Due to its high mass-based heating value (120 MJ/kg), hydrogen is considered a promising energy carrier since its combustion generates only water without any greenhouse gas emission. Hydrogen can be directly employed as fuel for electricity production and for automotive applications [34,35,36]. Furthermore, H₂ can be used for ammonia synthesis [37] or in combination with CO and CO₂ to produce synthetic fuels and chemicals, such as methane [38,39], methanol [40], and hydrocarbon mixtures [41]. Nowadays, more than 90% of worldwide hydrogen production comes from fossil fuels, but this molecule can be used for the chemical storage of intermittent renewable energy sources via water electrolysis [42,43].

In the overall reaction of the ESR, 1 mol of EtOH and 3 mol of water produce 6 mol of hydrogen in a strongly exothermic reaction [44,45,46,47]:

C₂H₅OH + 3H₂O → 2CO₂ + 6H₂     ΔH_r°_298K = 174 kJ mol⁻¹

(1)

Research interest in catalytic ESR increased in the last two decades [48]. To maximize hydrogen production, it is crucial to work with an excess of steam, also minimizing the ethanol dehydration (EDHy) and decomposition. Coke formation and metal sintering are the main problems for the stable operation of catalytic ESR. Coke formation is mainly due to the Boudouard reaction, oligomerization of ethylene or decomposition of methane formed during ESR. Coke can considerably reduce the catalyst activity, affecting the catalyst structure and occupying the catalytic sites [48,49].

Depending on the catalyst type and support, the ESR mechanism may follow different pathways as several other reactions may occur, affecting the overall H₂ yield. Such a complex reaction pathway requires the tailoring of proper catalysts and support to address the reaction toward hydrogen production with a maximum yield and selectivity [50].

Information shown:
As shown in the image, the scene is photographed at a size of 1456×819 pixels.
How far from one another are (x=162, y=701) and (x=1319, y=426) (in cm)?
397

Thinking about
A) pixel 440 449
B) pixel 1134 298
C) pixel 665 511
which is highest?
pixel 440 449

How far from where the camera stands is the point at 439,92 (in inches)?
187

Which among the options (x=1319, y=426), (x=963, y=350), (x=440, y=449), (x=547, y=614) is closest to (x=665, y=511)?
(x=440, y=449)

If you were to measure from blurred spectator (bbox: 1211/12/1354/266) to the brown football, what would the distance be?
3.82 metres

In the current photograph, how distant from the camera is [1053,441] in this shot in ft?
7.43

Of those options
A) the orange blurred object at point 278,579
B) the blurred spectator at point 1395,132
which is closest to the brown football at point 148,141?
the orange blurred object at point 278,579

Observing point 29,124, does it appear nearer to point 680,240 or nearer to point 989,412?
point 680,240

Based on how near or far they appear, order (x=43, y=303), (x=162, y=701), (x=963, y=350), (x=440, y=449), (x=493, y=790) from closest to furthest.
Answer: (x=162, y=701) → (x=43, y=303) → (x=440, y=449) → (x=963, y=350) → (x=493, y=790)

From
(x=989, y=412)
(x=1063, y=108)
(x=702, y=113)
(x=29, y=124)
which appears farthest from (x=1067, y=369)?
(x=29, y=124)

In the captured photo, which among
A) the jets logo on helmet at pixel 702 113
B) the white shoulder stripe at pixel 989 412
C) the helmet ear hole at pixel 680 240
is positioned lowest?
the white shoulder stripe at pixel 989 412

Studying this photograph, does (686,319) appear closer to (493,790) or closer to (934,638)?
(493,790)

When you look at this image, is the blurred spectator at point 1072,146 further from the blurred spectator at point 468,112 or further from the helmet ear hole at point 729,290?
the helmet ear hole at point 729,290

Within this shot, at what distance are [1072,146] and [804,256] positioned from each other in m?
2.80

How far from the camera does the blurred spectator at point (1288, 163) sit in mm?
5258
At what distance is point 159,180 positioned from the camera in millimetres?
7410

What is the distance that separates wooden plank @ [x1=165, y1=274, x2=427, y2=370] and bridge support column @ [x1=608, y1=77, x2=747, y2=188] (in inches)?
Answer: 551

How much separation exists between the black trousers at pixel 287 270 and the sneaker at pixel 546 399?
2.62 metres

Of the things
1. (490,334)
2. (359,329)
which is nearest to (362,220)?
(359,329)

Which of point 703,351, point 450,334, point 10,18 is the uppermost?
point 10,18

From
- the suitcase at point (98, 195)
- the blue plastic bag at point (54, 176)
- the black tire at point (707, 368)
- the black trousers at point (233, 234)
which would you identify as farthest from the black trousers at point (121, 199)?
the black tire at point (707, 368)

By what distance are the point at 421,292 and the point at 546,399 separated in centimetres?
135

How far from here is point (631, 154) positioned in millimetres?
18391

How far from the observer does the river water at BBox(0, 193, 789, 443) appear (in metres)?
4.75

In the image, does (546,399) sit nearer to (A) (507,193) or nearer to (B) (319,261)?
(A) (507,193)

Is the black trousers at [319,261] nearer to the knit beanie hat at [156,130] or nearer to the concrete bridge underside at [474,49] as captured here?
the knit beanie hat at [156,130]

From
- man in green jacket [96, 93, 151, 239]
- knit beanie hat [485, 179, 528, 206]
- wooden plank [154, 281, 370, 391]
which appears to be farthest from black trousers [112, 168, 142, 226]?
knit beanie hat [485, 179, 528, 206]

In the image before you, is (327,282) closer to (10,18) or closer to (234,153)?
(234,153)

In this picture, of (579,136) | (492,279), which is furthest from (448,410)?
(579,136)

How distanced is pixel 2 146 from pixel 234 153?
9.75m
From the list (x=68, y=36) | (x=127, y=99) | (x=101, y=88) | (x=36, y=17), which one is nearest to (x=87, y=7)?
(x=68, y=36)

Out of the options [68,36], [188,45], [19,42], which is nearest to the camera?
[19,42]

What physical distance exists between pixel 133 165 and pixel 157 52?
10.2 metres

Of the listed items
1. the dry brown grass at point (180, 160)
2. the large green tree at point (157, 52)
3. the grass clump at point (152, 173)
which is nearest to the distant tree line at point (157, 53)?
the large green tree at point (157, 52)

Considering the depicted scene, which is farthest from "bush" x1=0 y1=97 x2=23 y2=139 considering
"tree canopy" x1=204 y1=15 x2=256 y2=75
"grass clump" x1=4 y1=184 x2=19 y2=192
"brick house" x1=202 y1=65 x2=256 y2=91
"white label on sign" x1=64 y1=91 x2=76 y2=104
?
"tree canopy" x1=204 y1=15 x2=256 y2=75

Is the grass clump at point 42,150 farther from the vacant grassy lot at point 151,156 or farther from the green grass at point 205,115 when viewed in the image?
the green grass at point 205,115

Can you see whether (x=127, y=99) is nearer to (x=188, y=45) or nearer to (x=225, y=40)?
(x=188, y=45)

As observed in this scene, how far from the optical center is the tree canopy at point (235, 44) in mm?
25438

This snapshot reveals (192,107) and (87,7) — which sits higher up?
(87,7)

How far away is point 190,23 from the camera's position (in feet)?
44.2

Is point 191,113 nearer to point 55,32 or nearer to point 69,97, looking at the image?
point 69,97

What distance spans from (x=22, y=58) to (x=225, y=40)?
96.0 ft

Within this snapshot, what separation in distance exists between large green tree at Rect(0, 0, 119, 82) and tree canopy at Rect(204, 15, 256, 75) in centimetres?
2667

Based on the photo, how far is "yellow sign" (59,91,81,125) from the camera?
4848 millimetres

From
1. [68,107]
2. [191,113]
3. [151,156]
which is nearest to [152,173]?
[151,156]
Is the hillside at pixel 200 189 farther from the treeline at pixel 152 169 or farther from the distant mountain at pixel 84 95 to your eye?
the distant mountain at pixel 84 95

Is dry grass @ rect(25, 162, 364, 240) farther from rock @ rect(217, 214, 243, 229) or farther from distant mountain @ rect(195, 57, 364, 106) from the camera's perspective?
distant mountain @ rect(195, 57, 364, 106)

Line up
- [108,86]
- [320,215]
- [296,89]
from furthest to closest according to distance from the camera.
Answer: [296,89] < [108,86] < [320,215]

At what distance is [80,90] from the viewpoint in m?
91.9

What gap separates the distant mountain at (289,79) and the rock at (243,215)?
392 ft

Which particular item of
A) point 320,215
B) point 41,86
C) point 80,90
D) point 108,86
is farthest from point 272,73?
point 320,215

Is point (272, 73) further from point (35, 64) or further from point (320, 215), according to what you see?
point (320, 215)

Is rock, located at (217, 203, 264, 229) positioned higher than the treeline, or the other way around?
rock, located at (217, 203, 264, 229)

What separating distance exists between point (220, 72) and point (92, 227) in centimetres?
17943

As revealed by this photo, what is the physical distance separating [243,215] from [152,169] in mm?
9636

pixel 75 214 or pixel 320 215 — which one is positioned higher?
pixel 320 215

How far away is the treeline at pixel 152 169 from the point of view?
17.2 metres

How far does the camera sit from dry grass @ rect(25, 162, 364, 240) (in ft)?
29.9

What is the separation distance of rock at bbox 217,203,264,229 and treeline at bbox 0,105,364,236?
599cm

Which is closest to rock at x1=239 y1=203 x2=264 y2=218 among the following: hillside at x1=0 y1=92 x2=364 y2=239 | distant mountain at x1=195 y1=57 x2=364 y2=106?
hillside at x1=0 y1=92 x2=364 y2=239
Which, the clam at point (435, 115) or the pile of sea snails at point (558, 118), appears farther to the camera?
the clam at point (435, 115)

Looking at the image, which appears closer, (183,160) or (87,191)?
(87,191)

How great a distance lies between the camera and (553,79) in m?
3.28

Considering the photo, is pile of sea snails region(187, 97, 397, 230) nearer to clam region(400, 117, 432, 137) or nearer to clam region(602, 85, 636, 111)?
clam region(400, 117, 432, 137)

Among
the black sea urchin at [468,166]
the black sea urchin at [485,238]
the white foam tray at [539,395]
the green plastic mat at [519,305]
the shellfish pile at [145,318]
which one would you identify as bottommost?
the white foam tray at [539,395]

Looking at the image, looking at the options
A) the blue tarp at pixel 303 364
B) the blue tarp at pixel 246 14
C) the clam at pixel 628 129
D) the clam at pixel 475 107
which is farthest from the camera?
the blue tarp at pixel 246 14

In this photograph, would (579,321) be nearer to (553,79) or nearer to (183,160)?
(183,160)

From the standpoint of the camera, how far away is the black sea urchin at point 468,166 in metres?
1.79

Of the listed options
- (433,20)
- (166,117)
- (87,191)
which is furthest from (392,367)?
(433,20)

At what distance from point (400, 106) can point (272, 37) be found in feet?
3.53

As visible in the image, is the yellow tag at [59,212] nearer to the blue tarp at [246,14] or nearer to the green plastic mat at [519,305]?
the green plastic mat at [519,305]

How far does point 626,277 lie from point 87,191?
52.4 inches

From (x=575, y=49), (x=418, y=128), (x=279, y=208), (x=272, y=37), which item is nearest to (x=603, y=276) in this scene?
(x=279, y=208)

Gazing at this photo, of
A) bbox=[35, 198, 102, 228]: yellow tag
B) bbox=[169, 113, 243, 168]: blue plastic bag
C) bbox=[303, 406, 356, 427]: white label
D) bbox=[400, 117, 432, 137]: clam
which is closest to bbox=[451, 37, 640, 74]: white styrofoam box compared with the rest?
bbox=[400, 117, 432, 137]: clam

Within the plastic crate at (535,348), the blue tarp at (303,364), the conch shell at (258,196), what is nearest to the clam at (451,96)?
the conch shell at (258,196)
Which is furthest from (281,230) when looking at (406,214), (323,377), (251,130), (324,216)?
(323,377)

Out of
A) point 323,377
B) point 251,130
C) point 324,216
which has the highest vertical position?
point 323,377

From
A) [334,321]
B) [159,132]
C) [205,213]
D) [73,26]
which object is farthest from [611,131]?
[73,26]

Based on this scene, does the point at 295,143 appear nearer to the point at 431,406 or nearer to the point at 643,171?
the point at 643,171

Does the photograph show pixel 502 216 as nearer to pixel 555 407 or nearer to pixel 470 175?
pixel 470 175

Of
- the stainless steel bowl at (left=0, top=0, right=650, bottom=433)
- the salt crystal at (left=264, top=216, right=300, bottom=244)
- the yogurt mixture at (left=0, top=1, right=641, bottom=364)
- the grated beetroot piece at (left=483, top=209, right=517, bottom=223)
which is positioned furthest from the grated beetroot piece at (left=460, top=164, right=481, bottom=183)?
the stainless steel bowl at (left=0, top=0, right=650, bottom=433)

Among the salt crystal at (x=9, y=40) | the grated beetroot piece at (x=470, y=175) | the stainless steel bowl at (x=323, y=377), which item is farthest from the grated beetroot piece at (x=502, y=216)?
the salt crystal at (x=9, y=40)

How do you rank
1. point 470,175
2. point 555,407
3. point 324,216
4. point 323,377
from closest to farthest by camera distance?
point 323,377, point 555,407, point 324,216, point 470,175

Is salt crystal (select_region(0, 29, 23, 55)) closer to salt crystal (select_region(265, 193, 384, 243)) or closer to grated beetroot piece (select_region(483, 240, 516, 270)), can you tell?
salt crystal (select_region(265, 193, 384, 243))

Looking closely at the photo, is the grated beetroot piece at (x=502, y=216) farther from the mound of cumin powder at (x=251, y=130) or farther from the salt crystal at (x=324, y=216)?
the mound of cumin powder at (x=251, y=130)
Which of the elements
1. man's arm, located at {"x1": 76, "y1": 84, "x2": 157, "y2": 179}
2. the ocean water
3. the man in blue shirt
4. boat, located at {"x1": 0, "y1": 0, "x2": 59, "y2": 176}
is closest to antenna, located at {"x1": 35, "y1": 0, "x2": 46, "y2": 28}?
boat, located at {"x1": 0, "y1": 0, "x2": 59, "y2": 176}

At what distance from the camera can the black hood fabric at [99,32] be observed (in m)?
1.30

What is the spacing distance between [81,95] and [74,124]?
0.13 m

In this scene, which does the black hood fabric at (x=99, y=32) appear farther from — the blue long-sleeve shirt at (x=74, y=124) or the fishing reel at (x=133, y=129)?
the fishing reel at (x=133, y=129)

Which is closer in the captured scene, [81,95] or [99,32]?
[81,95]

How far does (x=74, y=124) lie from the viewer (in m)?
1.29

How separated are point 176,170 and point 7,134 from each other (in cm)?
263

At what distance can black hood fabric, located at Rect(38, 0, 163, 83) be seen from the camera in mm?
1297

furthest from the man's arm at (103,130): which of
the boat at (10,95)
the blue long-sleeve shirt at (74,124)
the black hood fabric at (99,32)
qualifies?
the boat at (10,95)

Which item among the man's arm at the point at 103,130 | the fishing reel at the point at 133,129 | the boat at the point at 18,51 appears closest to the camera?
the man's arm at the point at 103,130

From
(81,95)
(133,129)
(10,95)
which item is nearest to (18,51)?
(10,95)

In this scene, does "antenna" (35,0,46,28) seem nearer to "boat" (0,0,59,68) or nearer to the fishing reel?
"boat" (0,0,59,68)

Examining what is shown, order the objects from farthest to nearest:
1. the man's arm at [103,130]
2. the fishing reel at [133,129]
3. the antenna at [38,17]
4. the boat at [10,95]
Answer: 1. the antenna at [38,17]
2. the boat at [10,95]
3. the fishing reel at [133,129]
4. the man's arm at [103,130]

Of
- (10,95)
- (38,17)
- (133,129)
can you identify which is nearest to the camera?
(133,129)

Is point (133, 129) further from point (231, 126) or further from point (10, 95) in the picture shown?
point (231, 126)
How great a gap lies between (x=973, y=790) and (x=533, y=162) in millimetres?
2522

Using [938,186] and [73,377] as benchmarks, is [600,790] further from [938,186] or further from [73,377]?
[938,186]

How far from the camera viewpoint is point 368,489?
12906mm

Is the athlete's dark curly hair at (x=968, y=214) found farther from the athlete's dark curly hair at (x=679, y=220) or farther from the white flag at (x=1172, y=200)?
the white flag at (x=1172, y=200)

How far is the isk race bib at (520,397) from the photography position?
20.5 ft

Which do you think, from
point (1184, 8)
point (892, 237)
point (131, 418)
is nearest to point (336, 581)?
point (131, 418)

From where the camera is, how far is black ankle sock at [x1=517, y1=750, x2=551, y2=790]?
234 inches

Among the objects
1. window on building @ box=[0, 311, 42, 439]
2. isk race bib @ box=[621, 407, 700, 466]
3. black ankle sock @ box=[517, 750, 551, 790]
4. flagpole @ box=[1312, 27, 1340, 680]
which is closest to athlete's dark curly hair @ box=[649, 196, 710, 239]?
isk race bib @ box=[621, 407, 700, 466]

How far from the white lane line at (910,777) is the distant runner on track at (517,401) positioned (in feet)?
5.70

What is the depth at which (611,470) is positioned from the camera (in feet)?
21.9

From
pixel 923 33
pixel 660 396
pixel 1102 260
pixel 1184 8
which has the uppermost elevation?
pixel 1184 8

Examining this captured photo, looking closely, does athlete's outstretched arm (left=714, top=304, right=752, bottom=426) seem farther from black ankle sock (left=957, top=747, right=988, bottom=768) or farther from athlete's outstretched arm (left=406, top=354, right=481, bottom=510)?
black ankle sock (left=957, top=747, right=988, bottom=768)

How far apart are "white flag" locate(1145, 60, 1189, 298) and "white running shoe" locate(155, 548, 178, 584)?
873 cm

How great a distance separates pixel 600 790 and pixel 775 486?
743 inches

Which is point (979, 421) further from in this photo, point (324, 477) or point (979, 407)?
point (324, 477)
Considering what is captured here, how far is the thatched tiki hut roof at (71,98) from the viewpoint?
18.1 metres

Prompt A:
Based on the passage about hydrogen and ethanol steam reforming, say whether each statement agrees with it. Answer yes or no, and quote the deciding words.
(i) More than 90% of the hydrogen produced worldwide today comes from fossil fuels.
(ii) Working with a shortage of steam helps maximize hydrogen production.
(iii) Metal sintering is one of the main problems for stable operation of catalytic ESR.
Prompt B: List every source of coke formation that the passage on hydrogen and ethanol steam reforming gives.
Prompt C: Write the next part of the passage on hydrogen and ethanol steam reforming, picking up after its last sentence.

Task answer A:
(i) Yes: "Nowadays, more than 90% of worldwide hydrogen production comes from fossil fuels"
(ii) No: "To maximize hydrogen production, it is crucial to work with an excess of steam"
(iii) Yes: "Coke formation and metal sintering are the main problems for the stable operation of catalytic ESR"

Task answer B:
- the Boudouard reaction
- oligomerization of ethylene
- decomposition of methane formed during ESR

Task answer C:
Various materials have been proposed to increase catalyst activity and stability: supported metals, such as rhodium (Rh), nickel (Ni) and cobalt (Co), have attracted attention as efficient catalysts at relatively low temperatures (300–400 °C) [51,52,53,54,55,56].

The use of economic materials for the catalytic system is desired form the perspective of sustainable industrial applications. Zeolites are effective microporous catalysts that can be used as support in ESR, due to their morphological properties (well-defined crystalline structure, high specific surface areas, uniform pores and good thermal stability) [57]. When using zeolites in metal catalyzed reactions, one of the main scientific challenges is the catalyst stability as the acid sites of zeolitic supports can favor ethanol dehydration instead of dehydrogenation with the consequent formation of ethylene that tends to form coke [58]. In turn, coke could deposit on the surface of the catalyst, affecting its performance and leading to progressive deactivation. Therefore, adequate strategies for limiting the formation of coke are the control of acidity and the improvement of the metal dispersion in order to reduce the sintering. Zeolite support can be used for the deposition of small Ni particles, but in presence of significant acidity (due to heteroatoms insertion in the framework, such as Al), it might favor coke formation, especially at low temperatures [59]. To overcome those difficulties, different techniques can be used to reduce the zeolite acidity (for example, post-synthesis dealumination) [60,61,62], also promoting the formation of small metal particles and reducing coke formation as a consequence [33]. In addition, the metal–support interaction strength could be tuned: a greater dispersion of the metal also prevents metal sintering under the operating conditions for ESR [63].

With respect to previous general reviews in the field [12,32,33,64], this paper proposes the systematic analysis of zeolite-based catalysts for ESR, mostly prepared using base metals as redox sites, highlighting the most important catalyst design features. Accordingly, in the first part, the thermodynamics of the process and potential reaction mechanisms occurring on metallic active sites are briefly discussed. Then, the mainly used active metals for the ESR are discussed, especially focusing on non-noble ones that can potentially improve its economic feasibility. Finally, the main zeolite-based catalysts in the open literature are discussed in relation to their potential profitability for H₂ production.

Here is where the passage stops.